4. The best sources of L-tryptophan
Since L-tryptophan is constantly being processed in our body, it must also be supplied daily. The required amount depends primarily on the body weight, so that in healthy adults approx. 5 mg L-tryptophan per kilogram of body weight per day is recommended. A need that is easy to cover given the high natural occurrence in plant and animal foods.
The following foods are good sources of L-tryptophan:
- Soybeans: 590mg
- Emmental: 460mg
- Cashew nuts: 450mg
- Sunflower seeds: 310mg
- Veal fillet: 310mg
- Chicken breast: 310mg
- Tuna: 300mg
- chicken egg: 230mg
- Oatmeal: 190mg
- Walnuts: 170mg
All information per 100g of food
Fortunately, L-tryptophan has a high resistance to heat and is rarely lost during food preparation.
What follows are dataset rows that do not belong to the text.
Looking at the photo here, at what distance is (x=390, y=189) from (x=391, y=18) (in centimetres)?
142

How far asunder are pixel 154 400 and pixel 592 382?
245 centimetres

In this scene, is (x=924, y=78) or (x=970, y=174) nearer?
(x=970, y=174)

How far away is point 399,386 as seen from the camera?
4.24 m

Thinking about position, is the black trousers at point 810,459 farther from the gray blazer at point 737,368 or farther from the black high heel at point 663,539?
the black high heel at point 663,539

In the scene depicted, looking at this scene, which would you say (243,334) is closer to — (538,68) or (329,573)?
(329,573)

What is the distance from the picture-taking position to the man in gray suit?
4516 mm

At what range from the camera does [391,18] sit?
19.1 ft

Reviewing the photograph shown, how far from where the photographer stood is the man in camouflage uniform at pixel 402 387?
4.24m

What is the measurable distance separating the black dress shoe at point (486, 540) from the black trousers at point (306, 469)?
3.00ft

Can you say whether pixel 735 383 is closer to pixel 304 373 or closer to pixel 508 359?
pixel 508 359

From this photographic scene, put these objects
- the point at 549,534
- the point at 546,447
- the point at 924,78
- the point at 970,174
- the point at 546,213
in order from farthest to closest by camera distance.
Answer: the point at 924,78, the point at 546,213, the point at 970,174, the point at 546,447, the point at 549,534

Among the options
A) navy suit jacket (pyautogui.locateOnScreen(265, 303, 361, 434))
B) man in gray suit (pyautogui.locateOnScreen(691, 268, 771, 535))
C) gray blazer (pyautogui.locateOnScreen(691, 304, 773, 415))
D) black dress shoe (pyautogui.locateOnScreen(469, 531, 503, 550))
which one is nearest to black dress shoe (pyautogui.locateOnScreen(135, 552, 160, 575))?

5. Use & Application of L-Tryptophan
A lack of the amino acid L-tryptophan can result in the following symptoms:
- Mood swings up to depressive moods and depressions
- Inner restlessness and states of anxiety
- Sleep disorders
- Loss of performance & listlessness
An L-tryptophan deficiency can normally be compensated by a healthy diet. In particular, people with unfavorable eating habits or certain metabolic diseases (e.g. B sugar malabsorption) may benefit from L-tryptophan supplementation. Most L-tryptophan supplements contain between 0.5 and 5g of tryptophan. Ideally, it should be taken with a drink containing sugar, because L-tryptophan is absorbed through the blood-brain barrier to a greater extent under the influence of insulin and can therefore promote serotonin and melatonin production. Since L-tryptophan has no known negative effects on the organism, even in high doses, there are currently no known overdoses.
L-tryptophan is an important amino acid and is a central building block involved in the formation of the happiness hormone serotonin and the sleep hormone melatonin, which can influence our mood and sleep patterns.
Exercise and sugary foods promote the absorption of L-tryptophan in the brain.